Способ хозяйственного освоения пространственно-временных границ российской и западноевропейской цивилизаций радикально отличаются, что обессмысливает сравнение их «уровней развития». Материальной основой западноевропейской цивилизации стали завоёванные Римской империей Египетская, Критская, греко-эллинская, Финикийская и другие античные Средиземноморские цивилизации, имевшие уже развитую науку, технику, искусства, навыки гражданской организации общества. Великая Германская Римская империя франков стала восприемницей материальных основ Римской империи на юге и славянского хозяйства на севере и востоке. Здесь было что присваивать (грабить), приспосабливать для своих нужд, разрушая и «перестраивая» уже созданное хозяйство. Тот же принцип мы наблюдаем и сегодня в виде «приватизации» и «приспособления» громадного промышленно-хозяйственного потенциала СССР, созданного интенсивным трудом, для нужд наших ближних и весьма дальних соседей, для мирового сообщества вообще и для примерно 300-тысячной «платиновой» части внутри «золотого миллиарда» в частности.

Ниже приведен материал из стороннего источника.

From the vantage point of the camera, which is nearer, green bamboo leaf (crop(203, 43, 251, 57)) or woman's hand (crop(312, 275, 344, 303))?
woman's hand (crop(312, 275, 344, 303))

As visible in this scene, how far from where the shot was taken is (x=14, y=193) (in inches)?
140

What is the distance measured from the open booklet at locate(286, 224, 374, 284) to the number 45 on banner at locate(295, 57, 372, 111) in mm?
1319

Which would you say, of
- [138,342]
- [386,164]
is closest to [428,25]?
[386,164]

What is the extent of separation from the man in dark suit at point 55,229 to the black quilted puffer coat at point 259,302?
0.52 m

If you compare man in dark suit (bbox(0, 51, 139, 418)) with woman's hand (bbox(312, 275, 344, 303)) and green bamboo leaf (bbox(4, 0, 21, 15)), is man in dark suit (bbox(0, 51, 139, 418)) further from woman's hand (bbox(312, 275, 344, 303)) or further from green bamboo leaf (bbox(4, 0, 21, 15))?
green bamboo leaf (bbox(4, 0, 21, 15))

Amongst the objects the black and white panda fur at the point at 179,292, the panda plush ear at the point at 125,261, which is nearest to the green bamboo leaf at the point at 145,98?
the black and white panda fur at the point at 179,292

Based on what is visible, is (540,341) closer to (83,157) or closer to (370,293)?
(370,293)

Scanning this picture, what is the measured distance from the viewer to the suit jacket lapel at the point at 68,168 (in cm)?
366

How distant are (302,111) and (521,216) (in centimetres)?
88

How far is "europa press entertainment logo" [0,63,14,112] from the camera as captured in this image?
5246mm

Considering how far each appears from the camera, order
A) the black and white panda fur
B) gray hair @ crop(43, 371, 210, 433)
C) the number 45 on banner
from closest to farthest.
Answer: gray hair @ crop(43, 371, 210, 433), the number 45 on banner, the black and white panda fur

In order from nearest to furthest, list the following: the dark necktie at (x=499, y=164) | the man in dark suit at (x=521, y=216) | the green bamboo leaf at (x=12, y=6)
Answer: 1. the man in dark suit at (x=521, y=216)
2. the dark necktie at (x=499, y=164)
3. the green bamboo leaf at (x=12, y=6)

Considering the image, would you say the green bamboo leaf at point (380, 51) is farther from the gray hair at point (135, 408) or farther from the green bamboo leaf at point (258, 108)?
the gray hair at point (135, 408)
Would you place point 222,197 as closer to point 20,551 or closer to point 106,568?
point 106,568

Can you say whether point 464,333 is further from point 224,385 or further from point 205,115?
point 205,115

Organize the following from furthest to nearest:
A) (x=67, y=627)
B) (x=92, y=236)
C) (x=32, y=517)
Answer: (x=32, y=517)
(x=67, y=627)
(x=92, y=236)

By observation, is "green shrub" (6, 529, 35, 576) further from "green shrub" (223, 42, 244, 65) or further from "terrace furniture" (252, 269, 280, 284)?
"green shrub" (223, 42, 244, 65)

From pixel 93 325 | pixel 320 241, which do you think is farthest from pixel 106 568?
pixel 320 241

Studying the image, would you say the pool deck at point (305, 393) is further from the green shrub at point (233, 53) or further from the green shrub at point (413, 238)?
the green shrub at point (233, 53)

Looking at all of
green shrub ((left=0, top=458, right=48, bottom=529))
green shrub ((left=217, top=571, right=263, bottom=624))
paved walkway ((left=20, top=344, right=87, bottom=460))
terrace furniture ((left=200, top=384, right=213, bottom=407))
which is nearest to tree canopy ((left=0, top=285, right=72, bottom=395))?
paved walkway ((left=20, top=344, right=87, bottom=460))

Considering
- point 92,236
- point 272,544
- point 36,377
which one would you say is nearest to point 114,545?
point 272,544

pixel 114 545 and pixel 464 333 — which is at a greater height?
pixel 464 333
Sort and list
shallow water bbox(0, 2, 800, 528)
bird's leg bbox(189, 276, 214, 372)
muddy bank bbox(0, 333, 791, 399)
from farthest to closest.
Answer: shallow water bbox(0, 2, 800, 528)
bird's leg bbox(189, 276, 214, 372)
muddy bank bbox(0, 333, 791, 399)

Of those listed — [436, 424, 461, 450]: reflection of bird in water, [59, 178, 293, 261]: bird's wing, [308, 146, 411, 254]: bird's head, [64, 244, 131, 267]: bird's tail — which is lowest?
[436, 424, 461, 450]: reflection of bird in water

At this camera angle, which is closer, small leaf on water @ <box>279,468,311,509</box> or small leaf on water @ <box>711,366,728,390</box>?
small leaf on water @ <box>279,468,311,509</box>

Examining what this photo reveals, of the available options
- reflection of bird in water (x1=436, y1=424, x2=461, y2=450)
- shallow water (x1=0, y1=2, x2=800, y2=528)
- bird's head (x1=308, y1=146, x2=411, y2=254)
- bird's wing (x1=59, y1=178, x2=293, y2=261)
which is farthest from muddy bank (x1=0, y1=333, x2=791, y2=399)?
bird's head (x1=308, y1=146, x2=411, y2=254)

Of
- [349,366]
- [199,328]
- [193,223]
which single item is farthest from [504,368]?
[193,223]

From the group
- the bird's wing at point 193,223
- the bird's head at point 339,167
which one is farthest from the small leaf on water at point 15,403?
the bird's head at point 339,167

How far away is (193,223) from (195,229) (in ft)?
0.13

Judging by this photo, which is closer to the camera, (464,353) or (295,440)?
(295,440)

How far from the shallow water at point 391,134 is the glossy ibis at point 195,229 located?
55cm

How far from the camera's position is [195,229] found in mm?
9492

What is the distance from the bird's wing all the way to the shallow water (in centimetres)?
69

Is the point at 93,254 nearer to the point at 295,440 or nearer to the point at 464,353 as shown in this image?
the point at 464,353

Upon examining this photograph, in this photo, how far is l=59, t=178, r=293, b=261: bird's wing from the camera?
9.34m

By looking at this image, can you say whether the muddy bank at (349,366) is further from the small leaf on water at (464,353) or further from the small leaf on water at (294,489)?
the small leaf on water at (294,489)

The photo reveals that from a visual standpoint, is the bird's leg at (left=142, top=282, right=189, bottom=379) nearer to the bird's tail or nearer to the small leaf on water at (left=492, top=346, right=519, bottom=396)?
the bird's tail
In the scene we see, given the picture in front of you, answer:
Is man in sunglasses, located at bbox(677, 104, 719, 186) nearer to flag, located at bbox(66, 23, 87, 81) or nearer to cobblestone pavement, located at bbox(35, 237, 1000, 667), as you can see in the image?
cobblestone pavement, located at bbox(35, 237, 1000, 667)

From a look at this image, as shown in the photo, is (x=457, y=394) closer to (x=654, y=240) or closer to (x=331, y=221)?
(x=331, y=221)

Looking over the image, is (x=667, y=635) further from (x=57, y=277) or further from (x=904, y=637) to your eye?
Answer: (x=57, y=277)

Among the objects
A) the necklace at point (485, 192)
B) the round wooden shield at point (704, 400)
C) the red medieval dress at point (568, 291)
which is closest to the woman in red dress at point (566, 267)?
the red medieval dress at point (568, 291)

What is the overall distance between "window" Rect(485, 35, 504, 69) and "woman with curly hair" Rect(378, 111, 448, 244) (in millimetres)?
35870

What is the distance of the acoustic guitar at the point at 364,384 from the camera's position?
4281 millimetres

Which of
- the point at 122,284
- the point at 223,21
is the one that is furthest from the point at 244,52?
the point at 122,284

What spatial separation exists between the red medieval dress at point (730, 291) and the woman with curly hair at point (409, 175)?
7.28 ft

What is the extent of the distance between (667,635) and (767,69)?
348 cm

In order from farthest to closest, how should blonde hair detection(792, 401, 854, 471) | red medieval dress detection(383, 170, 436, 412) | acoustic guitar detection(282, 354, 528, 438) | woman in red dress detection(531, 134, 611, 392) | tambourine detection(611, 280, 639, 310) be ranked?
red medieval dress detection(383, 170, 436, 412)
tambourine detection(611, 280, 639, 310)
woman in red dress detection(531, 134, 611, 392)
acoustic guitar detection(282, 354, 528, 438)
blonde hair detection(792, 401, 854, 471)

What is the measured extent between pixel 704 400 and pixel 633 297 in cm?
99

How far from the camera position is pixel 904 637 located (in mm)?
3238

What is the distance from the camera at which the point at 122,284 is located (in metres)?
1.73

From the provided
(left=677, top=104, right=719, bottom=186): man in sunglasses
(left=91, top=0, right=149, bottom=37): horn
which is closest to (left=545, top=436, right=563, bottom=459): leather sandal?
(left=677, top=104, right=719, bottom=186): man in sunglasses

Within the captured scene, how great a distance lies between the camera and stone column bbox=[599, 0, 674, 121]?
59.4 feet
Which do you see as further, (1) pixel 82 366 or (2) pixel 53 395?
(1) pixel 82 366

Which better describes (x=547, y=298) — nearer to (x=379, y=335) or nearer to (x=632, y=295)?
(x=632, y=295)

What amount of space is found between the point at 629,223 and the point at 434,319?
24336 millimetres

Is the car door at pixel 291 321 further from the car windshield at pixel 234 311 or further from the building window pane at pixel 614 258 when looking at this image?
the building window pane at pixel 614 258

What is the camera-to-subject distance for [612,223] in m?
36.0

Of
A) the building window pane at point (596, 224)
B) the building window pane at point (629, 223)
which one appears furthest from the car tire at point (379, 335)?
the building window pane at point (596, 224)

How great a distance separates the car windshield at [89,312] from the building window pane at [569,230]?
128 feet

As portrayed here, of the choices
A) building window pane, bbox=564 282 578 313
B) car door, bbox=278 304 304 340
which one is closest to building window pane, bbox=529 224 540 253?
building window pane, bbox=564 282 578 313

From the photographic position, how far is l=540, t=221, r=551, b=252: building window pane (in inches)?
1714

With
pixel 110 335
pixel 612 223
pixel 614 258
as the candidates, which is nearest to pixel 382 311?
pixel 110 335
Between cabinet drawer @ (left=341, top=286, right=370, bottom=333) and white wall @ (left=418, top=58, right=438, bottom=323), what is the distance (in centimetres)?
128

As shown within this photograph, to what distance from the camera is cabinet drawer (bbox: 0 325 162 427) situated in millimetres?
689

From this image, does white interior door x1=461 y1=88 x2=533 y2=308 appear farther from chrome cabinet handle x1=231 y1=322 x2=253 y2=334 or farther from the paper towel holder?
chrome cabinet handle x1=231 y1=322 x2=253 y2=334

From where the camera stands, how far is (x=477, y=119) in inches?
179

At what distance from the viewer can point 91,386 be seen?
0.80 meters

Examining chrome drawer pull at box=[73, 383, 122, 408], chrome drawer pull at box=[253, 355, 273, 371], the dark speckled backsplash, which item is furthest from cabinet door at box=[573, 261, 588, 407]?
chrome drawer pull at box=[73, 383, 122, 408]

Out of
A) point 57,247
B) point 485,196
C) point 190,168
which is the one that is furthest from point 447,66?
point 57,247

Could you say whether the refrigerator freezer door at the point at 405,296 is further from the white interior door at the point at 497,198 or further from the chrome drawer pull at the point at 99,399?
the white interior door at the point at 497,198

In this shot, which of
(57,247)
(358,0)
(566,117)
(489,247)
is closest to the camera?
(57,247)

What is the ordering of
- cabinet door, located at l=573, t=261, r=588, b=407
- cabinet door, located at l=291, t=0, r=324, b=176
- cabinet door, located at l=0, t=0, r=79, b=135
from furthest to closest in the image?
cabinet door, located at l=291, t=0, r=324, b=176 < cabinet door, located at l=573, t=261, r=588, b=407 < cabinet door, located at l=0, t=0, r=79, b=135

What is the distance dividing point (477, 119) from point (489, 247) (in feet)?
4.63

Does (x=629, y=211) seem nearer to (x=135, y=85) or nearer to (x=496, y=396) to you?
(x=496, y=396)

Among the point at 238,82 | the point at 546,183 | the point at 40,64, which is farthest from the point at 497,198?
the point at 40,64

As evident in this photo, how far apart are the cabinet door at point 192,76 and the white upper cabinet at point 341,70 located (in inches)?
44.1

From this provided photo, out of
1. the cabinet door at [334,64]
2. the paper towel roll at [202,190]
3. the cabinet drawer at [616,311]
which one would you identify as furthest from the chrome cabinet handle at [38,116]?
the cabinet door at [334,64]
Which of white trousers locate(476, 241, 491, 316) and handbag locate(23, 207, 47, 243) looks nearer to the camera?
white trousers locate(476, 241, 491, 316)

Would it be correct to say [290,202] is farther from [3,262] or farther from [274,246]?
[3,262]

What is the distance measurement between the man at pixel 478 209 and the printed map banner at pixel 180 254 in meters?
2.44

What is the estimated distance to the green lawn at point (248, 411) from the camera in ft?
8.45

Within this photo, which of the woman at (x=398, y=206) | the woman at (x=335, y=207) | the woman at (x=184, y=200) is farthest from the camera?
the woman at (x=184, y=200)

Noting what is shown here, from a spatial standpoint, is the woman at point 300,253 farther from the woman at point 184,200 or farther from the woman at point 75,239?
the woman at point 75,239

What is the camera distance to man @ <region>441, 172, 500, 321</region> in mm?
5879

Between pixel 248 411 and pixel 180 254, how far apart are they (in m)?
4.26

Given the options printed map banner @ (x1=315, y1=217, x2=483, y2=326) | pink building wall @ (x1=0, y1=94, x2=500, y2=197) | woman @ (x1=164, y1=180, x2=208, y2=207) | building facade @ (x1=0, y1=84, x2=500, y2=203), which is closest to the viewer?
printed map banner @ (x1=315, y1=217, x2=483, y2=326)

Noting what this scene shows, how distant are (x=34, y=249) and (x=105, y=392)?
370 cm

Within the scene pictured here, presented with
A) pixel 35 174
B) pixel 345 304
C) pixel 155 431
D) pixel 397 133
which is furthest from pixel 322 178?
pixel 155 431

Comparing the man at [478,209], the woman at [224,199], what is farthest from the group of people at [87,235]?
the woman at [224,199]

Ни в какие времена русских землепроходцев ни на русской равнине, ни в Сибири не ждали города, хоть чем-то похожие на Фивы, Мемфис, Афины, Рим или Константинополь, где уже пользовались порошковой металлургией, ирригационным земледелием, жилыми многоэтажными домами и городским водопроводом из керамики. Н. И. Костомаров отмечает, что дружина Ермака по одной летописи насчитывала 840 человек, по другой 540, по третьей 5000 – 6000 человек. Единственный известный город на пути этой малочисленной дружины столица Кучума – Искер (Сибирь). Эта столица сибирских ханов стояла на восточном берегу Иртыша, южнее Тобольска, и называлась первоначально Кашлык. Город ограничивался с одной стороны Иртышом, с другой – искусственным рвом, с третьей – рекой Сибирской и казался недоступным. Ермак занял столицу и единственный сибирский город Искер без боя [7, c. 529.]. Зима 1583 г. была суровой, и многие из казаков и стрельцов погибли от цинги. А после гибели самого Ермака в городе Искере оставалось всего 150 человек. Занявший место воеводы Глухов вскоре оставил город и по Иртышу и Оби, через северный Урал, вернулся в Москву. Искер занял сын Кучума, царевич Алеем. Но в это же время уже был основан новый город Тобольск [8, c. 161]. В ранних летописях Тобольск называется Ладейным, так как на его постройку пошёл лес от разобранных судов (ладей) – это одно из многих поразительных свидетельств изобретательности русских первопроходцев. Уже в 1590 г. Тобольск стал подчиняться Москве, добровольно вошёл во «властную вертикаль» и возглавил стремительное продвижение русских землепроходцев отнюдь не в военном (поскольку других городов, кроме Истера, взятого без боя, «завоёвывать» после, даже и татаро-монгольского присутствия здесь, было нечего), а именно в хозяйственном освоении – завоевании просторов Сибири.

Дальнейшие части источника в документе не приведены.